Aja Frost: Yeah. Very different strategies for each and one big learning for us, I wouldn’t say this is in the last year because we’ve been very active on both platforms for several years, but, um, treating every social media platform as its own beast and really getting to know the lay of the land and understanding the culture and the rules and the unspoken rules before we engage. I mean, that’s just a general best practice for any community or social media site.
But on YouTube, uh, we have a large slate of owned channels from Marketing Against the Grain and HubSpot Marketing, to how to HubSpot, science of scaling. It really runs the gamut. And we, the global growth or SEO AEO team works really closely with the teams creating those conthat content to weave in organic mentions of the products where they make sense and make sure that we are creating content on topics that we know answer engines and people care about. We also have a lot of creator partnerships with folks who speak to our relevant audience and somewhat similar playbook there. We want organic, relevant, contextual mentions of HubSpot.

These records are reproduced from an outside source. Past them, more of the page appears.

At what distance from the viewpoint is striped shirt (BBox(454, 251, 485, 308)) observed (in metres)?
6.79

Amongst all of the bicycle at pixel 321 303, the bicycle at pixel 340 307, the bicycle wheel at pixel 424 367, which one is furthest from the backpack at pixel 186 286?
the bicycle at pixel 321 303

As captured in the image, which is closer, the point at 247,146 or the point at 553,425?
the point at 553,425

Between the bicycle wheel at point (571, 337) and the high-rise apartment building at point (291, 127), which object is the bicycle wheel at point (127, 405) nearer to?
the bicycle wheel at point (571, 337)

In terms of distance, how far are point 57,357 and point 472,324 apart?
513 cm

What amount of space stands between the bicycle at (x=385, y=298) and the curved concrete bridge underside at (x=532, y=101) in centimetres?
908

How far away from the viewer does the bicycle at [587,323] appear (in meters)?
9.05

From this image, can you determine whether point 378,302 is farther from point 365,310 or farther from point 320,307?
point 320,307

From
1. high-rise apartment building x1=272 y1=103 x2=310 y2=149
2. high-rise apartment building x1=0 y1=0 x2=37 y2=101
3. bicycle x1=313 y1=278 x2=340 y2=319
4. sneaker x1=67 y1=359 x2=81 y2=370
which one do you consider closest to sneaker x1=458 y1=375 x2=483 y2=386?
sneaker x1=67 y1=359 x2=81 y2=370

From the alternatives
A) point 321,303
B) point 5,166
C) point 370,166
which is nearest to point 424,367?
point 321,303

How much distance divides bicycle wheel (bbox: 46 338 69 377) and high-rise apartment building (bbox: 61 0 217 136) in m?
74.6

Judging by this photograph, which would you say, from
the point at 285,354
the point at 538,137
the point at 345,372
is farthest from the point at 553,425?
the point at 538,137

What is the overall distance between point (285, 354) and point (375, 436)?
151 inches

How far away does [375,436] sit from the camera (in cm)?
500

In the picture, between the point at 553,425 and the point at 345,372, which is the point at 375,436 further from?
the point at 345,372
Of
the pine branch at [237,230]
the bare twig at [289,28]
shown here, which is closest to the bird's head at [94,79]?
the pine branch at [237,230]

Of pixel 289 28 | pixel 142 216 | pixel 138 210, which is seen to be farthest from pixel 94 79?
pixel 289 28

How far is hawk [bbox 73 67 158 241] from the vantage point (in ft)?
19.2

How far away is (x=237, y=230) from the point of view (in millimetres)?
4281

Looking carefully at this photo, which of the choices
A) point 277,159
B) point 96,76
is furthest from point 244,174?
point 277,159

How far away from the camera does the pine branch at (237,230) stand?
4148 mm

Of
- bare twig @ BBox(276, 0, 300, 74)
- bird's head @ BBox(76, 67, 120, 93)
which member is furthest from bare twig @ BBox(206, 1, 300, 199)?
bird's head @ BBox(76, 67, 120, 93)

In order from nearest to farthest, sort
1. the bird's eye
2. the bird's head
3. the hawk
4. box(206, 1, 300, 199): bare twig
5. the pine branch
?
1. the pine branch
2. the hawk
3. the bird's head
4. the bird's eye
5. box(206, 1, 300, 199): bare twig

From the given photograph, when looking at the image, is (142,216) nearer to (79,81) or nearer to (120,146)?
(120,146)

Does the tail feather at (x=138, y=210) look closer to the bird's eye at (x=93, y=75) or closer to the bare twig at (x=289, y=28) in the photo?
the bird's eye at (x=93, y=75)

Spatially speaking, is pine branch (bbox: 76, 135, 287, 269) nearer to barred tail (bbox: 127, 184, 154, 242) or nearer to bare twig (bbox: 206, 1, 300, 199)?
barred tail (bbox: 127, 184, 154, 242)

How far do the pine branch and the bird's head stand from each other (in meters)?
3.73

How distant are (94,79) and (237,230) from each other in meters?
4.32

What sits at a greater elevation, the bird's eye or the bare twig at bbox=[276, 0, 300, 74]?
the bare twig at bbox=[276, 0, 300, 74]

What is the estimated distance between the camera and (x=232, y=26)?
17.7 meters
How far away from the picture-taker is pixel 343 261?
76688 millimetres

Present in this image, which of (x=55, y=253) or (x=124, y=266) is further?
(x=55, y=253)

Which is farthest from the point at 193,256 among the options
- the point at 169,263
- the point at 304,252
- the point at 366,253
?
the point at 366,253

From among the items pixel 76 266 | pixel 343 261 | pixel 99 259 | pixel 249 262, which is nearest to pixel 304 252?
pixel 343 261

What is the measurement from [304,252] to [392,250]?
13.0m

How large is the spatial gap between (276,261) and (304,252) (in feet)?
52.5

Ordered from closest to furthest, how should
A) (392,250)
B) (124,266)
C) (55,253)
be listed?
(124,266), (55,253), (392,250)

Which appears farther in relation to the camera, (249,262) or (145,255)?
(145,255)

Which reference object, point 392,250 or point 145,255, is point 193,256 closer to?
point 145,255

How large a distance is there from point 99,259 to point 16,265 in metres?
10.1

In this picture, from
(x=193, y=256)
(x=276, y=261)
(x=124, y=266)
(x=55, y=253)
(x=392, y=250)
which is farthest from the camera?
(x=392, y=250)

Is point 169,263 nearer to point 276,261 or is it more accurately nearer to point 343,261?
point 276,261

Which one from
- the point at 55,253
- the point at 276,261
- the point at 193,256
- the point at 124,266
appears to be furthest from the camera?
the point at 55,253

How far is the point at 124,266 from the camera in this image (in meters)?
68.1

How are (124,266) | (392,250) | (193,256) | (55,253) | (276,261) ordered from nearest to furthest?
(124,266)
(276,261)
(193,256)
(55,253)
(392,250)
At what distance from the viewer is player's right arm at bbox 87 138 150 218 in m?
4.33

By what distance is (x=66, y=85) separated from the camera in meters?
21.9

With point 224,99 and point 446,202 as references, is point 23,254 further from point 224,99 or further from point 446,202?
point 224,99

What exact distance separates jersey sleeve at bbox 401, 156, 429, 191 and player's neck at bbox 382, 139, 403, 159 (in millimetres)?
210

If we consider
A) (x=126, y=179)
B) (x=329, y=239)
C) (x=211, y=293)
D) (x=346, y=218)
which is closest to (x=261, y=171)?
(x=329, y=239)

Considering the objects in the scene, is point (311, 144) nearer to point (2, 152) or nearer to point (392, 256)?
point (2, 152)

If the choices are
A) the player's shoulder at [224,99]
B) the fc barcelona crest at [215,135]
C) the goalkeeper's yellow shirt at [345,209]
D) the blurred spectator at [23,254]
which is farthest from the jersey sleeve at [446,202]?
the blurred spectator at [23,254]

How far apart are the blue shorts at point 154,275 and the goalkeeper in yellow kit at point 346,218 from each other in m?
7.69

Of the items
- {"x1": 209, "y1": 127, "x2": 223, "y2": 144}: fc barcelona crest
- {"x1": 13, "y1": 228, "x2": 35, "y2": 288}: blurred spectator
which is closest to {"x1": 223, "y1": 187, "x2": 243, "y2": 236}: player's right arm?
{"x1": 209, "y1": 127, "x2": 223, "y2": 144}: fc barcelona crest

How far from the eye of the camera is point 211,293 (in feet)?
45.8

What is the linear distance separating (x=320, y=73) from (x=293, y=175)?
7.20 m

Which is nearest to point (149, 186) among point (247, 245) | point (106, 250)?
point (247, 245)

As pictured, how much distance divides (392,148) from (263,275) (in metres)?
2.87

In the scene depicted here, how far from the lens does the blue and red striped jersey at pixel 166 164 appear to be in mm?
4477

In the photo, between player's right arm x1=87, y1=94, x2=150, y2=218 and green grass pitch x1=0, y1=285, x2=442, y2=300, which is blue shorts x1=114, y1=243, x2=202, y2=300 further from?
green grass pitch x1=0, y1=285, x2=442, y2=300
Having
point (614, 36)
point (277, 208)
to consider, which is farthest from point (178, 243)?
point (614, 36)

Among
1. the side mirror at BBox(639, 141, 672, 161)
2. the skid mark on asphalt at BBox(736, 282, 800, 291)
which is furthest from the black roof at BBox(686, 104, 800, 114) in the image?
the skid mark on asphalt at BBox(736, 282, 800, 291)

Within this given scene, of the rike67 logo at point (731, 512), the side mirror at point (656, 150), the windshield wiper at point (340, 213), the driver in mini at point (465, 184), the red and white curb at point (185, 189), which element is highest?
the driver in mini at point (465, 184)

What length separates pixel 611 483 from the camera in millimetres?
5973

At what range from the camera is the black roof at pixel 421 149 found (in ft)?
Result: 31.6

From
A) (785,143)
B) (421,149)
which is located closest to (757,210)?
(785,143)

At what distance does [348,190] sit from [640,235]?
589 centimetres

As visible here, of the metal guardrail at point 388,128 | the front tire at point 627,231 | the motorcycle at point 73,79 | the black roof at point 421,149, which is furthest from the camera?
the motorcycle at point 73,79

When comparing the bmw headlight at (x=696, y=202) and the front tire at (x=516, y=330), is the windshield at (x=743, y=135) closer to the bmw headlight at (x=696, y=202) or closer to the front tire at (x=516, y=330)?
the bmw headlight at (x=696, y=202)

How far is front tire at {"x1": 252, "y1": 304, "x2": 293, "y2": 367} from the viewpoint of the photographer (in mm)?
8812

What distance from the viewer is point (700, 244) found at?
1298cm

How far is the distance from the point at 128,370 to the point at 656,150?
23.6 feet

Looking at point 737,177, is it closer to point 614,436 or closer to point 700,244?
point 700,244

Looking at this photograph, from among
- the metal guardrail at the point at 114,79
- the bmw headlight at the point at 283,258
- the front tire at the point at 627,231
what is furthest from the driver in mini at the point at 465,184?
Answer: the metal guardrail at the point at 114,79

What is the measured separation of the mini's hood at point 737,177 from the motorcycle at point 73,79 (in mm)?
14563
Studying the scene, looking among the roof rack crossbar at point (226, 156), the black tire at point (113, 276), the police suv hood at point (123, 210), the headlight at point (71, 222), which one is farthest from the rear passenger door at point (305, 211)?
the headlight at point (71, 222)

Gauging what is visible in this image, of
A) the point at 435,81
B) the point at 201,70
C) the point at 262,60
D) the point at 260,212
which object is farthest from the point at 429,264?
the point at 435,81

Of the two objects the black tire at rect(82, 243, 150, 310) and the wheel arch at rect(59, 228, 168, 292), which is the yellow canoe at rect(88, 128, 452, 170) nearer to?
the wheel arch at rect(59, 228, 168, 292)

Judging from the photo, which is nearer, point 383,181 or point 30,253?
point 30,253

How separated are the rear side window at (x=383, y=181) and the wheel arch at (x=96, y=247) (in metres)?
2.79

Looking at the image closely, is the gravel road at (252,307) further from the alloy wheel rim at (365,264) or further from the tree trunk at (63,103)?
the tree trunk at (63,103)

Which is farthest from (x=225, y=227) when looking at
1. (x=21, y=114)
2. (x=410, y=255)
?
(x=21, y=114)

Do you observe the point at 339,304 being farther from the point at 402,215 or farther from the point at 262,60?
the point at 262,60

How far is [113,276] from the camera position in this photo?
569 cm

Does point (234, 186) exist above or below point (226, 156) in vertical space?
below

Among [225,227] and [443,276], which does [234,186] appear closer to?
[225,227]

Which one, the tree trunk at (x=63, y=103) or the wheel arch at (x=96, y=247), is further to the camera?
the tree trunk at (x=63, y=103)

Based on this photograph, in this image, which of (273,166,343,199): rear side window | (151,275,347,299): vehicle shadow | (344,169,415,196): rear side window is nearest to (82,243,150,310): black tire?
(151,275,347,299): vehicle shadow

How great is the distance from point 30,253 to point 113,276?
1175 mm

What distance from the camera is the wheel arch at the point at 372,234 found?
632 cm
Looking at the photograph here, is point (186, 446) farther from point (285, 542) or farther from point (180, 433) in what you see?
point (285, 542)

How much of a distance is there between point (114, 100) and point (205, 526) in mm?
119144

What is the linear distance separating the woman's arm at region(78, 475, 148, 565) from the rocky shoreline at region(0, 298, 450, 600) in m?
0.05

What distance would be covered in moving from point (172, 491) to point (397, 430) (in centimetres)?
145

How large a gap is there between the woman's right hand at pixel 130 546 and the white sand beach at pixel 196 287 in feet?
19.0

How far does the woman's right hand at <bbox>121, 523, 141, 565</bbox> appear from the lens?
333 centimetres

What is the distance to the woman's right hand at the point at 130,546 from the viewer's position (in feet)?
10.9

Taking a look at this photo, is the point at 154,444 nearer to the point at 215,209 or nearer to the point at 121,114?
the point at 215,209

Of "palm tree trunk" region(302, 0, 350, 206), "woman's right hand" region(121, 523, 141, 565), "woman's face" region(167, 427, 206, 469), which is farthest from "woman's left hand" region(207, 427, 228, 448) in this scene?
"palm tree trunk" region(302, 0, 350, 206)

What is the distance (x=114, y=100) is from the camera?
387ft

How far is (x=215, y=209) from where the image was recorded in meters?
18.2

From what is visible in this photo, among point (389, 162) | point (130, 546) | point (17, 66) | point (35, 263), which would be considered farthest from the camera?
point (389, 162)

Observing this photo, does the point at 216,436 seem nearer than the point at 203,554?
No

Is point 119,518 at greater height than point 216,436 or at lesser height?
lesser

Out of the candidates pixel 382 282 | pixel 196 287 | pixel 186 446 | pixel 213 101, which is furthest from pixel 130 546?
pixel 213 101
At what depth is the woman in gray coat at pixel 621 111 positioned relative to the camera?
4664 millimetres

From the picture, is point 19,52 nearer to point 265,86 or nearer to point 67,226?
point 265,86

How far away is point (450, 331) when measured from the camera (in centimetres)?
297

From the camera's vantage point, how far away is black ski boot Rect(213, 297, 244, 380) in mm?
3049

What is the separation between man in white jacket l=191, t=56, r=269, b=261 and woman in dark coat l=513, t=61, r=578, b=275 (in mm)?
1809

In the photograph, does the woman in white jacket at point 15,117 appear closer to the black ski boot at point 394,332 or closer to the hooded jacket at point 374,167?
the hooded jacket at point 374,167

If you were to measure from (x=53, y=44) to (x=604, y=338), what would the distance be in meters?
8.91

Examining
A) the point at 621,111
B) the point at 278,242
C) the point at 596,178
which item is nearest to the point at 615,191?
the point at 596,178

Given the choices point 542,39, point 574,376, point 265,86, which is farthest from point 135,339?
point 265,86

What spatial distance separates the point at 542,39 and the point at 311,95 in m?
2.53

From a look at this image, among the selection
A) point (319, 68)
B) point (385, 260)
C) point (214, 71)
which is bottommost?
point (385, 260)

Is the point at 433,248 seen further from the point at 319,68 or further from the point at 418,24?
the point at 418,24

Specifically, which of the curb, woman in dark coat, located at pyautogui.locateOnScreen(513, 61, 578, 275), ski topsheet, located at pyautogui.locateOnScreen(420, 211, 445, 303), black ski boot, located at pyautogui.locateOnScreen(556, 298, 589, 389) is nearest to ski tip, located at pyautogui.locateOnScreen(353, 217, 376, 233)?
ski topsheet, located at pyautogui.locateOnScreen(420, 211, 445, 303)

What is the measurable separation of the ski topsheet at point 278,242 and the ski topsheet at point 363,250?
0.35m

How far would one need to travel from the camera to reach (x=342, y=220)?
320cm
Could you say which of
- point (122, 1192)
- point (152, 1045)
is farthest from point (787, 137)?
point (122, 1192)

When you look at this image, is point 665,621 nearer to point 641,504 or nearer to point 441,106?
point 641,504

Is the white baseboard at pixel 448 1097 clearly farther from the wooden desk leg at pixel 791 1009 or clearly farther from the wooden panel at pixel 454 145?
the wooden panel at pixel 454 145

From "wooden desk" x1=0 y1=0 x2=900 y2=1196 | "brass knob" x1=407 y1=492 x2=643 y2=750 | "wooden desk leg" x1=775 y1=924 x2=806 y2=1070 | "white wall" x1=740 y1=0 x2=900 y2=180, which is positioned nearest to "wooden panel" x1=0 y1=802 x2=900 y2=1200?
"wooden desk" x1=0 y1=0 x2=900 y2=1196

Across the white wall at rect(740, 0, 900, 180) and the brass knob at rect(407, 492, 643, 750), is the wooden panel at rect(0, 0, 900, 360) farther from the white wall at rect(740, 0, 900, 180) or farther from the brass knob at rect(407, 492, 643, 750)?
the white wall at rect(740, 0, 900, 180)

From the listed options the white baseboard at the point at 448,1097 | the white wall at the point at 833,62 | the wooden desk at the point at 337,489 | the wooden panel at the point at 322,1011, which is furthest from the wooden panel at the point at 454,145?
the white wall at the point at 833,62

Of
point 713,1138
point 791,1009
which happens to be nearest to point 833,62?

Danny Goodwin: So that’s like influencer marketing, that sort of thing when you say creator?
Aja Frost: Yeah. I think you could call it influencer marketing. I mean, we, we sign, um, multi-month sometimes one-year contracts with creators and, and say, you know, we will pay you X, Y, Z and, in exchange you will create content on these wide topics. Well, we give them a lot of editorial freedom, but you know. You’ll mention HubSpot in X videos, that sort of thing.
And then on Reddit, it is a much more advocacy and community-centric approach. And I should have shouted out HubSpot Media on the YouTube front. They are a fantastic partner to my team. On the Reddit front, we work really closely with HubSpot community, another internal team. And in the last year we became the co-moderator of HubSpot’s subreddit. And we have spent most of our time making that subreddit as productive and engaging as possible because what we’ve seen, which is really interesting, is that the more activity that happens in our HubSpot, the more positive mentions of HubSpot there are across Reddit. Because basically you’re creating a team of advocates who are really excited about your brand, your product, and then they organically go out into conversations on our sales, our marketing, our CRM, and they say good things about HubSpot. So, very, very different strategies, but both focused on getting the right people to say nice things about HubSpot.
Danny Goodwin: I think we touched on this a little bit earlier. Google search versus traffic you get from AI engines, it’s very different. It’s not as large. We’ve actually reported, in the last couple months, three different stories basically saying that traffic that you get from LLMs is either worse or about on par with Google search in terms of converting. I’m curious what you’ve seen there. Do you see that to be the case or do you see quality traffic coming through?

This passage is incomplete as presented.